Adapting the location of projects and providing specially designed safe places for birds to nest at sea can help ensure offshore wind expansion is sympathetic to efforts to restore seabird populations.
A new report by the Royal Society for the Protection of Birds (RSPB), Powering Healthy Seas, brings together expertise from energy and conservation as the first step towards developing a blueprint for how offshore wind can be delivered safely while setting the “right conditions for seabird populations to recover and thrive again”.
Katie-jo Luxton at the RSPB said the current system is not working.
“Energy companies are being locked into development sites that are problematic for wildlife and the Secretary of State is regularly being asked to make impossible decisions that may achieve our energy targets but only at the expense of our seabirds and marine habitats,” she said.
Luxton added: “We need to change this, as the decisions we make today will have long lasting and potentially irreversible effects on seabird colonies that are already struggling.
“This report clearly states what we need to do at a time when decision-makers are beginning to plan new developments.
“With the right planning and a cross sector approach, we can achieve world leading ocean recovery and secure renewable energy, but only if we take transformative Nature Positive action, now.”
RenewableUK’s Environmental Policy Analyst Juliette Webb said: “We’re working with the RSPB to ensure that we develop offshore wind farms in an environmentally sensitive way which protects birds and support marine ecosystems.
“This includes adapting the location of our wind farms and providing specially designed safe places for birds to nest at sea.”
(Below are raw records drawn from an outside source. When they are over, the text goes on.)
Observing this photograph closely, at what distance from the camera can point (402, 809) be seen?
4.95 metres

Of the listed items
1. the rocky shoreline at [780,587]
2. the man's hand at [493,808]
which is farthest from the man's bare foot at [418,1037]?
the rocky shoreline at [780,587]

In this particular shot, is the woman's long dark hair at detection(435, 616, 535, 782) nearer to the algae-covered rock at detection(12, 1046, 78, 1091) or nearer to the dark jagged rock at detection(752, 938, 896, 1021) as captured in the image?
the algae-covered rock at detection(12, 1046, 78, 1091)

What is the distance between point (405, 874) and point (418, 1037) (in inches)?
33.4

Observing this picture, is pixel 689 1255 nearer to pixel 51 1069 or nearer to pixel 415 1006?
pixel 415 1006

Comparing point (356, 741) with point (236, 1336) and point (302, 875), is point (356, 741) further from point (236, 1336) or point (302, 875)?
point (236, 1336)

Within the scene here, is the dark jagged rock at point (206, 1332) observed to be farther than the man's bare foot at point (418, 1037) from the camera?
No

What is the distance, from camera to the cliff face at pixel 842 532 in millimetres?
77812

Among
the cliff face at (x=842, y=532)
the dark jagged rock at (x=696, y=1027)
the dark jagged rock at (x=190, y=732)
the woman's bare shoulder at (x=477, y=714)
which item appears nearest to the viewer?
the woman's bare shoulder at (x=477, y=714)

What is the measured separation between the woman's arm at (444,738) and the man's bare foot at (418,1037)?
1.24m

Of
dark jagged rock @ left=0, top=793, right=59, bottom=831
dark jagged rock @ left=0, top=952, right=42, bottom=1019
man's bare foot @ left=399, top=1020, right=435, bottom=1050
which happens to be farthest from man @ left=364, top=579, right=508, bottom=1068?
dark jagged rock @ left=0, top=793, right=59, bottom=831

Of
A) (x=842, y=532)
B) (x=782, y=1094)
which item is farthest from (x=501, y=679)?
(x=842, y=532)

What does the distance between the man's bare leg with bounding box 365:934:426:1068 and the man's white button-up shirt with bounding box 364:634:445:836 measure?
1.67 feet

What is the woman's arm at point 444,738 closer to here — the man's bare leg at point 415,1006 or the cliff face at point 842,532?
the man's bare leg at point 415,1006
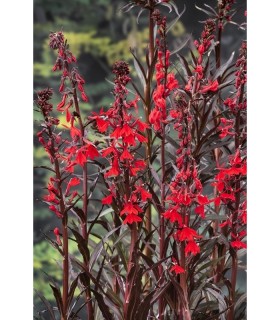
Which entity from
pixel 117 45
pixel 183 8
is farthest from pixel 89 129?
pixel 183 8

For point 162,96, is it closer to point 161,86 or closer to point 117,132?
point 161,86

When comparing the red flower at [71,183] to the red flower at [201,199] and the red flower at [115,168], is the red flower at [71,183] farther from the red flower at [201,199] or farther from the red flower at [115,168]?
the red flower at [201,199]

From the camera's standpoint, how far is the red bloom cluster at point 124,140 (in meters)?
2.06

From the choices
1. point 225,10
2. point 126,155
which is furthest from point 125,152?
point 225,10

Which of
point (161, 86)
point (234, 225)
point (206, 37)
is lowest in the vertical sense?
point (234, 225)

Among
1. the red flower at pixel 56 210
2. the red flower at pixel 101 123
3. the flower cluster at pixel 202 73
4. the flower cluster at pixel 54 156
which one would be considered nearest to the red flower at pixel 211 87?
the flower cluster at pixel 202 73

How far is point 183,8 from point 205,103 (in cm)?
26

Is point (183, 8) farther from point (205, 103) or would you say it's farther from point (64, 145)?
point (64, 145)

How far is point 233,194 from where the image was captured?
219 cm

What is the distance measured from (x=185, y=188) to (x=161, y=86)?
0.89 ft

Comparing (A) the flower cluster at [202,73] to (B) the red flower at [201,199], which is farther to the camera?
(A) the flower cluster at [202,73]

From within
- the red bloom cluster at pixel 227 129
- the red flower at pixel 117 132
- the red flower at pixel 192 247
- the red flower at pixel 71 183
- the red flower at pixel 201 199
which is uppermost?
the red bloom cluster at pixel 227 129

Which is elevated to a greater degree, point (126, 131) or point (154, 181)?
point (126, 131)

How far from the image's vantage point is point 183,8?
2244mm
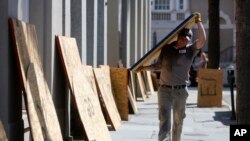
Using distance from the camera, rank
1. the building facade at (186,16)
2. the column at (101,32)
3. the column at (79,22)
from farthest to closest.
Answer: the building facade at (186,16) → the column at (101,32) → the column at (79,22)

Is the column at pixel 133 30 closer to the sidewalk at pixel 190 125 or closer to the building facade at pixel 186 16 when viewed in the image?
the sidewalk at pixel 190 125

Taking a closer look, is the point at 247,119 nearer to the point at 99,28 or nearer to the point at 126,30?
the point at 99,28

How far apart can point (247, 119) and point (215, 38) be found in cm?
1523

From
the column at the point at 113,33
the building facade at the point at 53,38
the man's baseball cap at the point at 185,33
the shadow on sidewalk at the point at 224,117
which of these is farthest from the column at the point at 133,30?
the man's baseball cap at the point at 185,33

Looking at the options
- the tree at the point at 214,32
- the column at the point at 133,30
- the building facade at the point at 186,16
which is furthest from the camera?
the building facade at the point at 186,16

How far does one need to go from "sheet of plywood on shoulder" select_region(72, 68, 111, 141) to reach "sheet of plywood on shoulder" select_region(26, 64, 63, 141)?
1428 mm

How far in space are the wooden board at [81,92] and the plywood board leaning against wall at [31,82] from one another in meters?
1.67

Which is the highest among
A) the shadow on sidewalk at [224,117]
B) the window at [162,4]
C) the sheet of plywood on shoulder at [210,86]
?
the window at [162,4]

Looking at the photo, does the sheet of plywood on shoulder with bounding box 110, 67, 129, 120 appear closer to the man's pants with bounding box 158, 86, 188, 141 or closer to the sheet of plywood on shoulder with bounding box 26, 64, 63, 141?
the man's pants with bounding box 158, 86, 188, 141

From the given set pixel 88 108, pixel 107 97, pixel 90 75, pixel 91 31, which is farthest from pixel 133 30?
pixel 88 108

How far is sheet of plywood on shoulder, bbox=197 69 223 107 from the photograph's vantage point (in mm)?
18562

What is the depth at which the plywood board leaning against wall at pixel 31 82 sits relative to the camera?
23.6 feet

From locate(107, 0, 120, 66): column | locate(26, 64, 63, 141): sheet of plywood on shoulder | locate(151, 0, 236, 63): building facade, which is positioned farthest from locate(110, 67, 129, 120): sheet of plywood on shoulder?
locate(151, 0, 236, 63): building facade

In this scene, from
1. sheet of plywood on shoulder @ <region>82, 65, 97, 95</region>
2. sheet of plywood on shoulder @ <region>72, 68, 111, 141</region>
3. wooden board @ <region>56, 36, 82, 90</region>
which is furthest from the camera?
sheet of plywood on shoulder @ <region>82, 65, 97, 95</region>
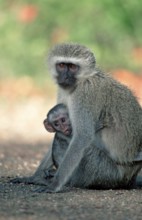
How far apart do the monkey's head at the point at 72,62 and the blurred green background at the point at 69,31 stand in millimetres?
10199

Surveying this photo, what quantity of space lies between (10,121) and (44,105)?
1292mm

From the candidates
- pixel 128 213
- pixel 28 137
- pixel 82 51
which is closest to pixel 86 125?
pixel 82 51

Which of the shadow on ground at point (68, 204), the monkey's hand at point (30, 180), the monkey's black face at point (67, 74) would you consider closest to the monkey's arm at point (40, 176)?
the monkey's hand at point (30, 180)

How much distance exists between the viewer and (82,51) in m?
10.5

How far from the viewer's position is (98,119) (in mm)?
10281

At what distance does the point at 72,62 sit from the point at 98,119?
813mm

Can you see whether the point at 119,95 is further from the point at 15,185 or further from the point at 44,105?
the point at 44,105

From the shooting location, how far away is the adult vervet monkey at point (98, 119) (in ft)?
33.6

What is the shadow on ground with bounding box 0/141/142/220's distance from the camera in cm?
834

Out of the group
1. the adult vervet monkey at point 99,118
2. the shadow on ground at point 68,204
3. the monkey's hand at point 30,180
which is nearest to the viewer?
the shadow on ground at point 68,204

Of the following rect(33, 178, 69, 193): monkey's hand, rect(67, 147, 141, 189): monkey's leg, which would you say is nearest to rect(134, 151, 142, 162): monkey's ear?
rect(67, 147, 141, 189): monkey's leg

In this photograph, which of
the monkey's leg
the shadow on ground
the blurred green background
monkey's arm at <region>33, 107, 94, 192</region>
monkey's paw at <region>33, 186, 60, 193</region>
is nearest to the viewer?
the shadow on ground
The report looks at the need for a robust ecological evidence base to inform environmentally conscious siting of new offshore wind farms, country-level marine plans to provide clarity to marine users, impact assessments that identify cumulative impacts of multiple developments and innovative industry standards, supported by government policy.
It also explores adaptive management techniques that offer flexibility in the face of changing conditions or new information, strategic compensation, where necessary, to ensure ecological impacts are appropriately addressed and a marine net gain system to help drive nature recovery and improvement.
Today, all bar one of the UK’s 25 breeding seabirds are Red or Amber listed on the Birds of Conservation Concern, and this is before conservationists are able to fully understand the impact of this years’ Avian Influenza outbreak on colony populations.
With government commitments to tackle the nature and climate emergency, there are legally binding targets for halting species decline and reducing greenhouse gases by decarbonising the energy sector.